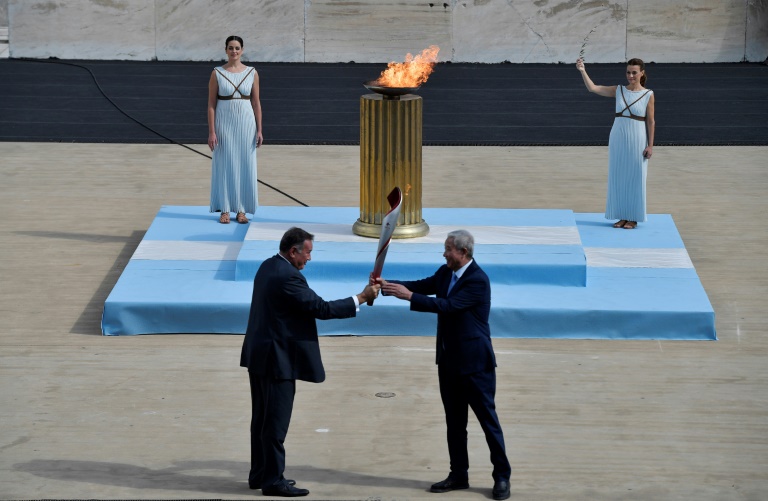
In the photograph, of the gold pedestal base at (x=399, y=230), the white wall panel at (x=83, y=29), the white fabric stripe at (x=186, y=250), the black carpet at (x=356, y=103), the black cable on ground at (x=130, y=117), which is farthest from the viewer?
the white wall panel at (x=83, y=29)

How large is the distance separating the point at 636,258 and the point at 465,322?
4.08 m

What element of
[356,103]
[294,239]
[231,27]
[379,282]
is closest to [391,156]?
[379,282]

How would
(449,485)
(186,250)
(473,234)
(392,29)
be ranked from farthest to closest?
1. (392,29)
2. (186,250)
3. (473,234)
4. (449,485)

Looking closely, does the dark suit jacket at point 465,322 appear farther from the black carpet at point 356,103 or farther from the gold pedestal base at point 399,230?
the black carpet at point 356,103

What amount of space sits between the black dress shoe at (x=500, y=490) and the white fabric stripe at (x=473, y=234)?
3.76 meters

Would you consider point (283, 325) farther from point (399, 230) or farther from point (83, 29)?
point (83, 29)

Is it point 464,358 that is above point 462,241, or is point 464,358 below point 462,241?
below

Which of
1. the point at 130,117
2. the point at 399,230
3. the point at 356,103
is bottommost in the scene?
the point at 399,230

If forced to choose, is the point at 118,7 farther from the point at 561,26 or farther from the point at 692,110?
the point at 692,110

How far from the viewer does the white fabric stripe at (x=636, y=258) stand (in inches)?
390

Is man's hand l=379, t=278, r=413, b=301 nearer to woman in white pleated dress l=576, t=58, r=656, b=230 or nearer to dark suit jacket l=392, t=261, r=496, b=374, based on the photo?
dark suit jacket l=392, t=261, r=496, b=374

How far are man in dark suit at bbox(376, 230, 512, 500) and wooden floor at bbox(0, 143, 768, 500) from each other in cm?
17

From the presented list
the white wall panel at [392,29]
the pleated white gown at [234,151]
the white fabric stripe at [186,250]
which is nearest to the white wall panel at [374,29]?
the white wall panel at [392,29]

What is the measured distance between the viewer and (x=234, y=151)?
☆ ☆ ☆ ☆
▶ _Goal_
None of the pictures should appear; repeat the records exactly otherwise.

▶ _The response_
In the photograph, of the gold pedestal base at (x=399, y=230), the white wall panel at (x=83, y=29), the white fabric stripe at (x=186, y=250), the black carpet at (x=356, y=103), the black cable on ground at (x=130, y=117), which is farthest from the viewer?
the white wall panel at (x=83, y=29)

How large is the distance separating the point at 636,258 and the point at 465,322?
4.08 m

What element of
[356,103]
[294,239]
[231,27]
[379,282]
is closest to [391,156]?
[379,282]

How would
(449,485)
(186,250)
(473,234)
(392,29)
be ranked from farthest to closest?
1. (392,29)
2. (186,250)
3. (473,234)
4. (449,485)

Looking closely, does the dark suit jacket at point 465,322 appear farther from the black carpet at point 356,103 or farther from the gold pedestal base at point 399,230?
the black carpet at point 356,103

What amount of space sits between the black dress shoe at (x=500, y=490) and the white fabric stripe at (x=473, y=234)?
3.76 meters

Would you consider point (283, 325) farther from point (399, 230) or farther from point (83, 29)?
point (83, 29)

Is it point 464,358 that is above point 462,241, or is point 464,358 below point 462,241?
below

Which of
1. the point at 130,117
2. the point at 399,230
3. the point at 356,103
is bottommost in the scene?
the point at 399,230

If forced to choose, is the point at 118,7 farther from the point at 561,26 or farther from the point at 692,110?
the point at 692,110

How far from the viewer does the white fabric stripe at (x=636, y=258) stand (in inches)?
390

Is man's hand l=379, t=278, r=413, b=301 nearer to woman in white pleated dress l=576, t=58, r=656, b=230 or nearer to dark suit jacket l=392, t=261, r=496, b=374, based on the photo?
dark suit jacket l=392, t=261, r=496, b=374

How far are man in dark suit at bbox(376, 230, 512, 500) and wooden floor at bbox(0, 143, 768, 500) from each other in cm?
17

From the presented list
the white wall panel at [392,29]
the pleated white gown at [234,151]
the white fabric stripe at [186,250]
which is nearest to the white wall panel at [374,29]?
the white wall panel at [392,29]

What is the measured distance between the viewer and (x=234, y=151)?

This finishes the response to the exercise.